## Work to complete
Each line from the start of the data below through the one containing "United States, site archbold_FL-12." must be reproduced exactly.

## Source data
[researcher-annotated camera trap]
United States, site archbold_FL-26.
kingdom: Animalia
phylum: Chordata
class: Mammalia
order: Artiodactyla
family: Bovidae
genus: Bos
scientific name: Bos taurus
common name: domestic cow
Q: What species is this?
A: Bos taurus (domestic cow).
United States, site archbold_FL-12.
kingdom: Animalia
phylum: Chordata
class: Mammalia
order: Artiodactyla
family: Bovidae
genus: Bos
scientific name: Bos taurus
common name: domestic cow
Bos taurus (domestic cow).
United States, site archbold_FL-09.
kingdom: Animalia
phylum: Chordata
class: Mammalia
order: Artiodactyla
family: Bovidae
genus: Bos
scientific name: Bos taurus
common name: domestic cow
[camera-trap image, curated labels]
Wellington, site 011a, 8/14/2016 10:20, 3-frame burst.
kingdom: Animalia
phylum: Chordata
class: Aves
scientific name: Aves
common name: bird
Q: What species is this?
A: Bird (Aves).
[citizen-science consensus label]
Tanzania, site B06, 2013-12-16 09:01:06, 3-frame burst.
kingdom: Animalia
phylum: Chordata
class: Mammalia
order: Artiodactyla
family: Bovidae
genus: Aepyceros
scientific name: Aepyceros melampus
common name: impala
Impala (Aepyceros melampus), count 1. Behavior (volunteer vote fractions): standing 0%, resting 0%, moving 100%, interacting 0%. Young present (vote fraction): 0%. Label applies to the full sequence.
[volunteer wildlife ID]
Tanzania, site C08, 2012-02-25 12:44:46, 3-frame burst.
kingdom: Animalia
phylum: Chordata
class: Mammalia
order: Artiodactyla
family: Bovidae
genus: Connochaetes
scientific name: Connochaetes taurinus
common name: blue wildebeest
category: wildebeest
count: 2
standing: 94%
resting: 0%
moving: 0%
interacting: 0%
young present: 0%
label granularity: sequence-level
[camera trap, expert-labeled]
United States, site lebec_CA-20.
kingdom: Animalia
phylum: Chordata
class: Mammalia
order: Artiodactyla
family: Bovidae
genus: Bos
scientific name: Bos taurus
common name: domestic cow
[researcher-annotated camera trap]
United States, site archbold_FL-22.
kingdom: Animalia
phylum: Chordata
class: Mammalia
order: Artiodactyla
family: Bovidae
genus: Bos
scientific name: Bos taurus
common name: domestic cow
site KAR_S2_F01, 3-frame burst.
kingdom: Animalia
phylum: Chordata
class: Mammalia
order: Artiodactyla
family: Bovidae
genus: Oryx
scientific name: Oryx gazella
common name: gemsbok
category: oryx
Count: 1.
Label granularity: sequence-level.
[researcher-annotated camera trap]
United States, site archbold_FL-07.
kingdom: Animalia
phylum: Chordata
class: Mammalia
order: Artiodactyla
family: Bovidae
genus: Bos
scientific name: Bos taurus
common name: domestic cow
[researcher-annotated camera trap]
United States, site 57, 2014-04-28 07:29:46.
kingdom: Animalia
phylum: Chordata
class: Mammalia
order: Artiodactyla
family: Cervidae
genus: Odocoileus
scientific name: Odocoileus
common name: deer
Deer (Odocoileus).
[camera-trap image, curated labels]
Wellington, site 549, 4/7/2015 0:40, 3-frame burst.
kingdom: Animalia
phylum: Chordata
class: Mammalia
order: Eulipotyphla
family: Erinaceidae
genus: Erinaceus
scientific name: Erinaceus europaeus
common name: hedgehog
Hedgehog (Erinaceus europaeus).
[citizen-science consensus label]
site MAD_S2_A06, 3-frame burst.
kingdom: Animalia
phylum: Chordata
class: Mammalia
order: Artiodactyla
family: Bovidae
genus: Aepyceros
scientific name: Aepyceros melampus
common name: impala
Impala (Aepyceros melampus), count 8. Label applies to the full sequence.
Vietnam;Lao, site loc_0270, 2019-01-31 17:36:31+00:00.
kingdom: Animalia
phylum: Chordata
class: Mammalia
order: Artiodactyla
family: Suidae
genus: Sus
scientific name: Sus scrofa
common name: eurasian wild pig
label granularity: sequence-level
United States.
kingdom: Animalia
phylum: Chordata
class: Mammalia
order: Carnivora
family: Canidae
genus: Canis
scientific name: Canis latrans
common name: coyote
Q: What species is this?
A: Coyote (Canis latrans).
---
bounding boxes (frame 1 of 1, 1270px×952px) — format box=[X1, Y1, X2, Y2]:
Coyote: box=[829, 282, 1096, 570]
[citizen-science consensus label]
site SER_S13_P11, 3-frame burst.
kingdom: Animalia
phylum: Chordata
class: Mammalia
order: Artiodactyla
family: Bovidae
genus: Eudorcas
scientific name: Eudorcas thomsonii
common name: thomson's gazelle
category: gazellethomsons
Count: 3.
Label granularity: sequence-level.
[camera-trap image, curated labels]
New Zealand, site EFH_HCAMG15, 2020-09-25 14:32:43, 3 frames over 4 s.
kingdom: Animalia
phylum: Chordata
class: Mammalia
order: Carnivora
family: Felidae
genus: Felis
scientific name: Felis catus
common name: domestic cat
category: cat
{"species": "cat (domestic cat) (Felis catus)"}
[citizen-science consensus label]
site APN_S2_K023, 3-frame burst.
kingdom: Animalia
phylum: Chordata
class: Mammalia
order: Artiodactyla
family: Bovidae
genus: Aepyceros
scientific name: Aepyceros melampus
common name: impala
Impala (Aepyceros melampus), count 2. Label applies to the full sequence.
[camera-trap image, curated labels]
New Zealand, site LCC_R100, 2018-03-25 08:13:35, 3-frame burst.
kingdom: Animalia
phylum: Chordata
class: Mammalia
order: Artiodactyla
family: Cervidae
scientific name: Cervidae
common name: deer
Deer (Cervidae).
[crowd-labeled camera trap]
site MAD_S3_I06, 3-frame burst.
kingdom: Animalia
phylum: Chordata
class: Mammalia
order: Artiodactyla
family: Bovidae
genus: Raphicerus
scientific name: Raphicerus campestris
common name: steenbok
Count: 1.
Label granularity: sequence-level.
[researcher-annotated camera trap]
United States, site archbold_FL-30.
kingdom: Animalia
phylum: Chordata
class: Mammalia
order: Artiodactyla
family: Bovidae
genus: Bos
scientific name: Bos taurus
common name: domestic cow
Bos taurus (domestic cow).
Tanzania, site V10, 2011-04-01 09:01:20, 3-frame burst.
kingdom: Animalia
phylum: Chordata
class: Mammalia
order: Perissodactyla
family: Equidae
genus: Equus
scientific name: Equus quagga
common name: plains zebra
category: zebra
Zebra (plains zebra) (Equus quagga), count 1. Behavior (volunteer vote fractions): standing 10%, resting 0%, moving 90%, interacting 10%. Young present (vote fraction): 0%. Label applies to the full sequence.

## Output for this task
[researcher-annotated camera trap]
United States, site archbold_FL-26.
kingdom: Animalia
phylum: Chordata
class: Mammalia
order: Artiodactyla
family: Bovidae
genus: Bos
scientific name: Bos taurus
common name: domestic cow
Q: What species is this?
A: Bos taurus (domestic cow).
United States, site archbold_FL-12.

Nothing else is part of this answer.